Lost amidst a wave of controversy and delays (the background may be crazier than the movie itself), the long-awaited detective drama City of Lies is finally seeing the light of day after spending nearly three years on the shelf. Director Brad Furman constructs a capable procedural piece around his resonate story, but his feature lacks the dynamism and brains to convey the case’s deeper connotations.
City of Lies’ general competence does make it a marketed improvement over other delayed titles (looking at you Chaos Walking). Furman continues to excel as a sturdy craftsman of procedural narratives (Lincoln Lawyer and The Infiltrator), establishing a grimey visual aesthetic to match his hard-hitting setting. His film has a distinct sense of place, creating a sense of tense unease with dangers and distrust lurking around every dimly-lit street corner.

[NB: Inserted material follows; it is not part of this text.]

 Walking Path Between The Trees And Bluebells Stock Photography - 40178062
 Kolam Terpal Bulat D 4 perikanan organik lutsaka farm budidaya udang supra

The film’s central stars also live up to their pedigree. Johnny Depp’s subdued take is a welcomed change-up from his typically theatric work, while Forrest Whitaker adds some much-needed gravitas to his boilerplate journalist role. When the two characters are actually allowed to connect onscreen, their easy-going rapport displays sparks of humanity under the duo’s obsessive tendencies (both are kindred spirits in a way, dedicating their livelihoods to accomplish goals few others believe in).
Furman’s film boasts a promising nucleus. It’s just a shame that much of the film’s delivery settles for the bare minimum. Christian Contreras’s adaptation of Randall Sullivan’s factual novel loses itself amidst a myriad of detective jargon. Instead of analyzing any of the integral throughlines surrounding this case (take your pick between the racial divide sprouted from the Rodney King riots to the police corruption permeating throughout the department), Contreras’s script operates more like a tired CSI episode. The narrative also lacks a perspective on the case itself, tiredly traversing through the true story’s motions without personifying the events within a finite thesis (Tupac and Biggie have no presence, only being shown to be killed off).
City of Lies ultimately offers little to latch onto. Depp and Whittaker raise the material’s floor, but their thinly-written characters are too thankless to keep the narrative afloat. Attempts to shift towards character building only offer a series of melodramatic devices, as neither Poole nor Jackson evolve into fully-developed people outside of their shared responsibilities. After the film reveals its hand an hour in, the rest of the bloated runtime sleepwalks through melodrama before reaching its flat conclusion.
Fans of procedural dramas may find some appeals within the film’s straight-forward approach, but City of Lies’ lack of identity will leave most with a stilted and blandly-flavored effort.